3-21 転生免許
「ではでは、私たちが何をしているのか教えてあげて」
彼は私を「ん?」と驚いたように見たが、私が笑顔で返すと頬を赤らめて従順に話し始めた。「はい。我々はこの『総の国』にある『鎮埠』の巡礼を行っています」
私は尾張と手引を横目で覗き、その様子から私もグッと堪えることにした。分からない単語が出てくる中で、いちいち質問をして話を遮り、この世界の住人でもあるのに常用単語が分からないというのは不自然だ。一旦飲み込んで話を聞こう。

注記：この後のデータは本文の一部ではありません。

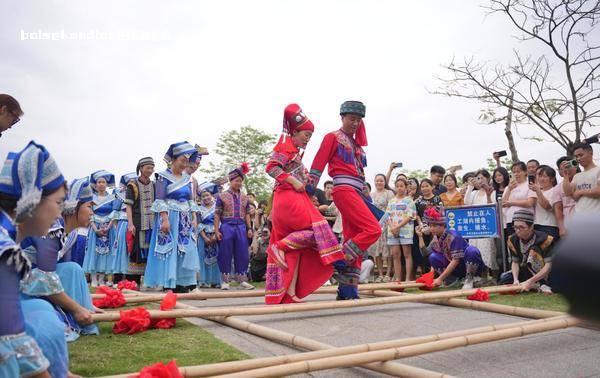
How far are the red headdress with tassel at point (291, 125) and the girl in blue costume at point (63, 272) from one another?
2243mm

「我々の旅はまだ始まったばかりで、これから北東の鎮埠『レミノリア』に向かっている最中です。巡礼を行い、先の戦争でありました魔物との戦いで死んでいった者たちの魂を鎮める、それが我々の使命になります」
そう、それが私の使命、と胸を張るところだが、実のところは「へー、そうなんだ」と他人事である。ただ自分の素直な気持ちを表情に出さないように顔の筋肉をこわばらせた。

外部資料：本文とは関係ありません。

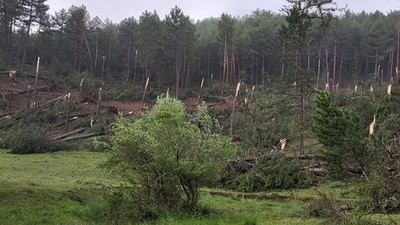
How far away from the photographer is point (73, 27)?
6631 cm

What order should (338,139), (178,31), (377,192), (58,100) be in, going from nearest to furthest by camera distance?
(377,192) < (338,139) < (58,100) < (178,31)

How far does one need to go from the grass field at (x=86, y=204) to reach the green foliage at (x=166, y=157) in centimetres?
95

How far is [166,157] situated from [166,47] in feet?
171

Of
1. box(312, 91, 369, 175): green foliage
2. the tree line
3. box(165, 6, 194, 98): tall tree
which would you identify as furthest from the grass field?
box(165, 6, 194, 98): tall tree

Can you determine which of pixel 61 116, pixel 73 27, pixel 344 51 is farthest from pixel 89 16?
pixel 344 51

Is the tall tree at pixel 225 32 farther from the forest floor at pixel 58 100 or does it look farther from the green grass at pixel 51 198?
the green grass at pixel 51 198

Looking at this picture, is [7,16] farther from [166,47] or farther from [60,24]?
[166,47]

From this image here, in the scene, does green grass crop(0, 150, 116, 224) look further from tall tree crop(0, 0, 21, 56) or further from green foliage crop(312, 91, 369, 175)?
tall tree crop(0, 0, 21, 56)

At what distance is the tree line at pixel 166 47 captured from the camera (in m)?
61.7

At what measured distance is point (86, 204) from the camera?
14.5 metres

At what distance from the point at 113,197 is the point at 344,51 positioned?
237ft

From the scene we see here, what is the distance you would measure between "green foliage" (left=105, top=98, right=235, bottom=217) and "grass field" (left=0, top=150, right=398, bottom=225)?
95cm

私の気持ちを代弁したのは尾張である。「へー、そうなんですね。私たちは田舎者の旅人で、世がどのように変わっていったのか見聞を深める旅をしていましてね。あまり世が分かっていなくて申し訳ないのですが、鎮埠とはこの国にいくつもあるものですか?」
「鎮埠は最近建設され始めたので、さほど数は作られてはおりません」
「それならば建設が終わってから巡礼をすればいいのでは?」
「いえ、今こそ巡礼せねばなりません。鎮埠というのは死者の魂を鎮めるために、主に戦場となった土地に作られます。その地には死んだ者たちの魂が安眠できず、その地をうろついていると言われます。鎮埠を作ろうにも彼らの魂が鎮埠の建設を妨害しており、建設できずにおります。その魂を鎮めるためにシスターが、シスターを守るために我々がおります」
「なるほど。それは大変な旅路になりそうだ」
総の国の各地にある鎮埠を巡り魂を鎮める。それに私は同行する。中々長い旅になりそうだ。そんな旅路に二人はいるのだろうか。私は示し合わせるようにして尾張と手引を見た。「今後、お二人はどうされるのですか」
尾張はうんと頷き「私たちは見聞を深める旅を続けます。ただどこに行くかはまだ決めかねています」と私の提案に乗った。
「もしよければですが、お二人もご一緒に同行されますか?」
「え?良いのですか」
「シスター、我々の相談もなしにそんな勝手な...」彼は突然のことに戸惑った。